| INSTRUCTIONS TO FOLLOW |
Put the lines of the material below into a numbered list, beginning at the line that contains "How large a" and continuing through the end of the material. Leave out any blank lines.

| EXERCISE INPUT |
┄┄┄┄┄┄┄┄┄┄┄┄┄┄┄┄┄┄┄┄

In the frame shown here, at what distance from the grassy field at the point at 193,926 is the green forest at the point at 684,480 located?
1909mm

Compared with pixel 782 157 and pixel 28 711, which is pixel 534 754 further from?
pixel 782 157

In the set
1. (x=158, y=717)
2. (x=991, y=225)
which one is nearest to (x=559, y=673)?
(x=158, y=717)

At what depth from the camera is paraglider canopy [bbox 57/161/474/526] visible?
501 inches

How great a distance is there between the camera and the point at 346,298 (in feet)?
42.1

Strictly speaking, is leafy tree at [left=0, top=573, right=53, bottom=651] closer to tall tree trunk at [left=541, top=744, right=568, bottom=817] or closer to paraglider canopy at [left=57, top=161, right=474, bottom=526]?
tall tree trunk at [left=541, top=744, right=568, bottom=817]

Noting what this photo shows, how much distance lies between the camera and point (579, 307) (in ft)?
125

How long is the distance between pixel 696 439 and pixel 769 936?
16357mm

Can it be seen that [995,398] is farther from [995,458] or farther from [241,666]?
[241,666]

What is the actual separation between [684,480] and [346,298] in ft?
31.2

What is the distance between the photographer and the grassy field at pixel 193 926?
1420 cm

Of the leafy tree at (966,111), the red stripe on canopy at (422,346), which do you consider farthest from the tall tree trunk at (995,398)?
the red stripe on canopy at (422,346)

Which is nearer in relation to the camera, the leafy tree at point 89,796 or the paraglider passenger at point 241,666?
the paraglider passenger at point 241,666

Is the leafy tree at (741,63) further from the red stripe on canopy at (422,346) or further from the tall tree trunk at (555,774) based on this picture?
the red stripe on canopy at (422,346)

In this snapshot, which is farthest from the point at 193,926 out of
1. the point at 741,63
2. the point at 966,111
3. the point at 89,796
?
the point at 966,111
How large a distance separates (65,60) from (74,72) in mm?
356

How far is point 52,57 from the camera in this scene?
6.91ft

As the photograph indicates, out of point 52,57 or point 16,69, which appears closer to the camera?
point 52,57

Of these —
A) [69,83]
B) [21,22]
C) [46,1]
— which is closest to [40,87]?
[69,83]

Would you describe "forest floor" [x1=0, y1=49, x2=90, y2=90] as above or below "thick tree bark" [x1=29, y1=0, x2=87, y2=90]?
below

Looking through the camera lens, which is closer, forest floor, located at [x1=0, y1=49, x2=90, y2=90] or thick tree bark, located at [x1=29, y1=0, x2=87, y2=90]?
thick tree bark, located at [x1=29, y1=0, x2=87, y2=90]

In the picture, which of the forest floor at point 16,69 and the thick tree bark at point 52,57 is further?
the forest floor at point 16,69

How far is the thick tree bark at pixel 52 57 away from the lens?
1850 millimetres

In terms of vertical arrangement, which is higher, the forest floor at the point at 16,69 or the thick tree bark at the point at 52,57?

┄┄┄┄┄┄┄┄┄┄┄┄┄┄┄┄┄┄┄┄

| THE REPLY |
1. How large a distance separates (65,60) from (74,72) in mm?
2. 356
3. How far is point 52,57 from the camera in this scene?
4. 6.91ft
5. As the photograph indicates, out of point 52,57 or point 16,69, which appears closer to the camera?
6. point 52,57
7. Of these —
8. A) [69,83]
9. B) [21,22]
10. C) [46,1]
11. — which is closest to [40,87]?
12. [69,83]
13. Would you describe "forest floor" [x1=0, y1=49, x2=90, y2=90] as above or below "thick tree bark" [x1=29, y1=0, x2=87, y2=90]?
14. below
15. Looking through the camera lens, which is closer, forest floor, located at [x1=0, y1=49, x2=90, y2=90] or thick tree bark, located at [x1=29, y1=0, x2=87, y2=90]?
16. thick tree bark, located at [x1=29, y1=0, x2=87, y2=90]
17. In the picture, which of the forest floor at point 16,69 and the thick tree bark at point 52,57 is further?
18. the forest floor at point 16,69
19. How far is the thick tree bark at pixel 52 57 away from the lens?
20. 1850 millimetres
21. In terms of vertical arrangement, which is higher, the forest floor at the point at 16,69 or the thick tree bark at the point at 52,57?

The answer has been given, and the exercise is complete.